"I see the figure, and almost the face," said the Count; adding, in a
lower voice, "It is Miriam's!"
"No, not Miriam's," answered the sculptor. While the two gazers thus
found their own reminiscences and presentiments floating among the
clouds, the day drew to its close, and now showed them the fair
spectacle of an Italian sunset. The sky was soft and bright, but not so
gorgeous as Kenyon had seen it, a thousand times, in America; for there
the western sky is wont to be set aflame with breadths and depths of
color with which poets seek in vain to dye their verses, and which
painters never dare to copy. As beheld from the tower of Monte Beni, the
scene was tenderly magnificent, with mild gradations of hue and a lavish
outpouring of gold, but rather such gold as we see on the leaf of a
bright flower than the burnished glow of metal from the mine. Or, if
metallic, it looked airy and unsubstantial, like the glorified dreams
of an alchemist. And speedily--more speedily than in our own clime--came
the twilight, and, brightening through its gray transparency, the stars.
A swarm of minute insects that had been hovering all day round the
battlements were now swept away by the freshness of a rising breeze.

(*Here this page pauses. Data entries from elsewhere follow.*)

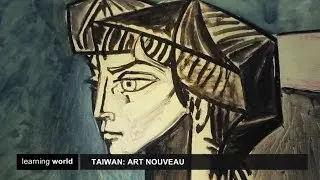 Taiwan: Replica Art Education (Learning World S4E13, 3/3)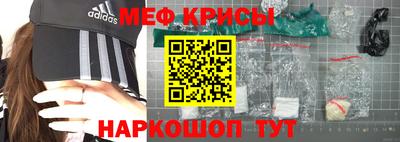 a pvp Краснознаменск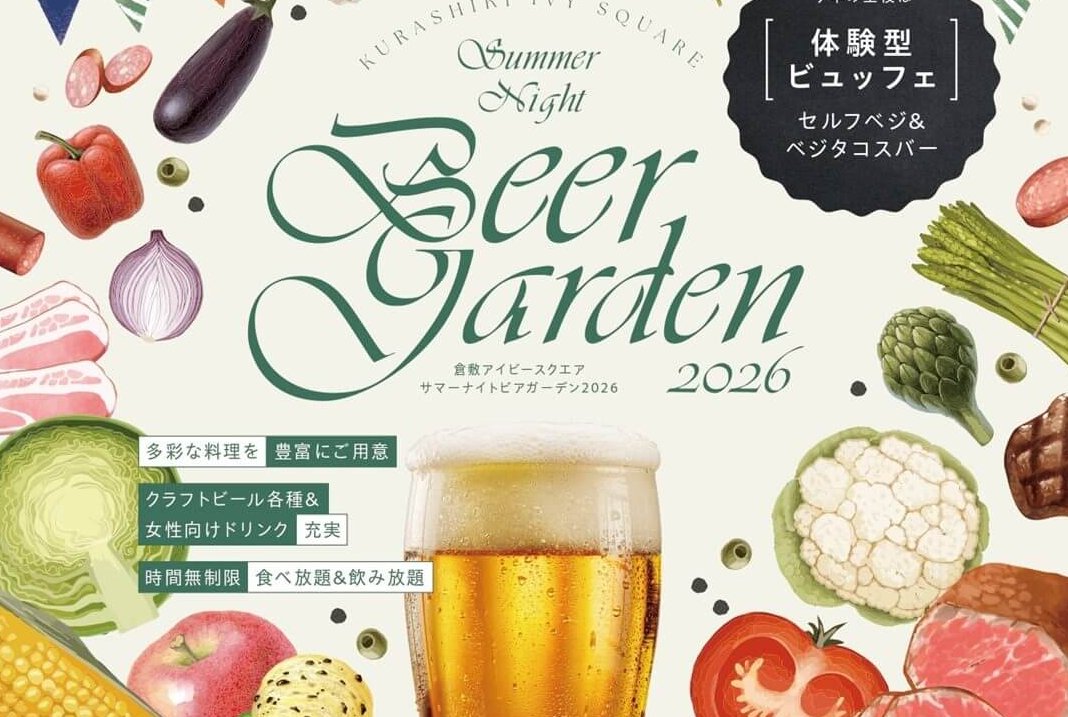 【6/23～】倉敷アイビースクエアで「SUMMER NIGHT BEERGARDEN 2026」開催！今年は新鮮素材をふんだんに使った「セルフベジ＆ベジタコスバー」が主役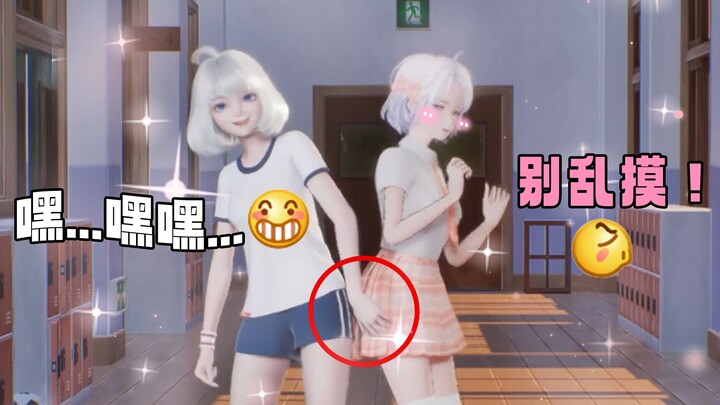 Ready to interact live? ❤️ Special live interaction! ❤️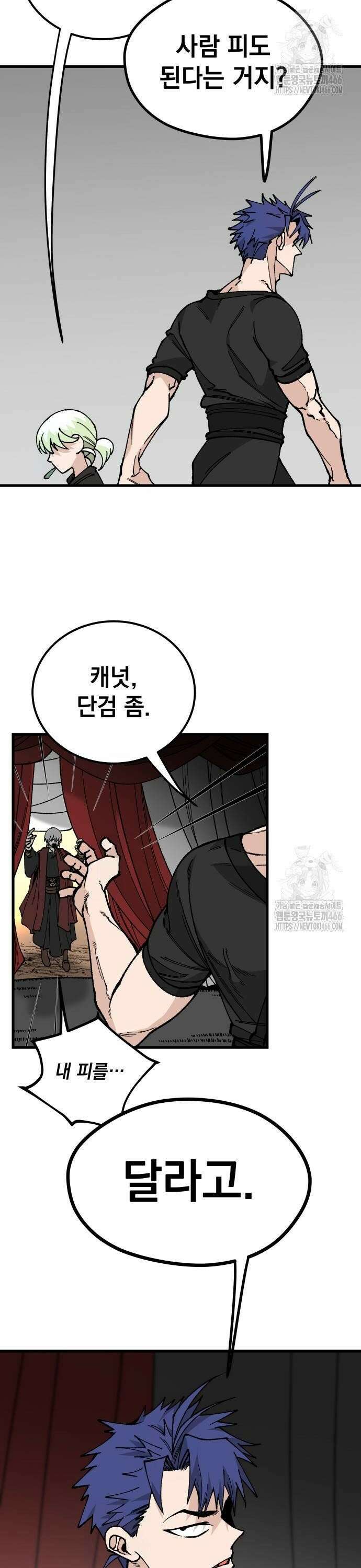 라서드 136화 포르텐툼의 새끼 2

The two owls in the chamber beneath Donatello's uttered their soft
melancholy cry,--which, with national avoidance of harsh sounds, Italian
owls substitute for the hoot of their kindred in other countries,--and
flew darkling forth among the shrubbery. A convent bell rang out near at
hand, and was not only echoed among the hills, but answered by another
bell, and still another, which doubtless had farther and farther
responses, at various distances along the valley; for, like the English
drumbeat around the globe, there is a chain of convent bells from end
to end, and crosswise, and in all possible directions over priest-ridden
Italy.
"Come," said the sculptor, "the evening air grows cool. It is time to
descend."
"Time for you, my friend," replied the Count; and he hesitated a little
before adding, "I must keep a vigil here for some hours longer. It is my
frequent custom to keep vigils,--and sometimes the thought occurs to me
whether it were not better to keep them in yonder convent, the bell of
which just now seemed to summon me. Should I do wisely, do you think, to
exchange this old tower for a cell?"
"What! Turn monk?" exclaimed his friend. "A horrible idea!"
"True," said Donatello, sighing. "Therefore, if at all, I purpose doing
it."
"Then think of it no more, for Heaven's sake!" cried the sculptor.
"There are a thousand better and more poignant methods of being
miserable than that, if to be miserable is what you wish. Nay; I
question whether a monk keeps himself up to the intellectual and
spiritual height which misery implies. A monk I judge from their sensual
physiognomies, which meet me at every turn--is inevitably a beast! Their
souls, if they have any to begin with, perish out of them, before their
sluggish, swinish existence is half done. Better, a million times, to
stand star-gazing on these airy battlements, than to smother your new
germ of a higher life in a monkish cell!"